- PROVIDED TEXT:
*** Begin section ***

Earthquake swarm under Davidof volcano, U.S.

earthquake-swarm-davidof-volcano-december-2021

Due to the possibility of escalating volcanic events associated with a swarm of earthquakes in the vicinity of Davidof volcano in Alaska, the Alaska Volcano Observatory (AVO) has raised the Aviation Color Code and the Volcano Alert Level for Davidof volcano to Yellow/Advisory on December 10, 2021. There is no known eruption of this volcano over the past 10 000 years.

A swarm of earthquakes occurred in the vicinity of Davidof volcano during the latter part of the week and was still ongoing as of 23:02 UTC on December 10, when AVO released its latest weekly update.1

The largest earthquake to date happened at about 19:45 UTC on December 10 and had a magnitude of 4.2. This swarm may be associated with volcanic unrest or it could also be due to regional tectonic activity, AVO said.

*** End section ***

- TASK DETAILS: Please reproduce the earthquake swarm report word for word, from "earthquake-swarm-davidof-volcano-december-2021" up to and including "10 000 years.". The data that comes next has no connection to the earthquake swarm report.

- DATA SECTION:
*** Begin section ***

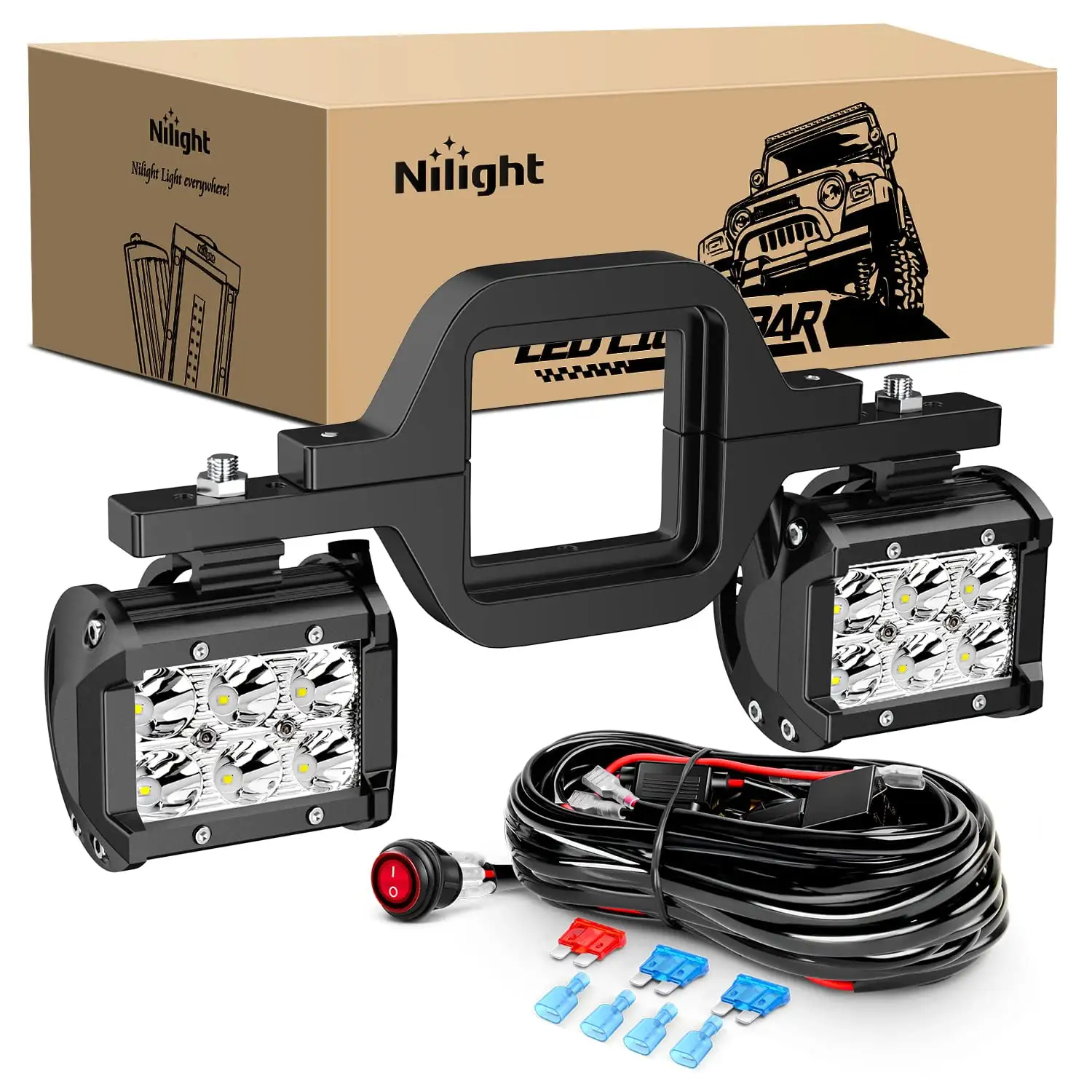 Nilight 2PCS 18W Spot SE33 Driving Fog Light Off Road Led Lights Bar 2 Tow Hitch Bracket with Wiring Harness Kit -2 Leads.2 years Warranty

*** End section ***

- WRITTEN RESPONSE:
earthquake-swarm-davidof-volcano-december-2021

Due to the possibility of escalating volcanic events associated with a swarm of earthquakes in the vicinity of Davidof volcano in Alaska, the Alaska Volcano Observatory (AVO) has raised the Aviation Color Code and the Volcano Alert Level for Davidof volcano to Yellow/Advisory on December 10, 2021. There is no known eruption of this volcano over the past 10 000 years.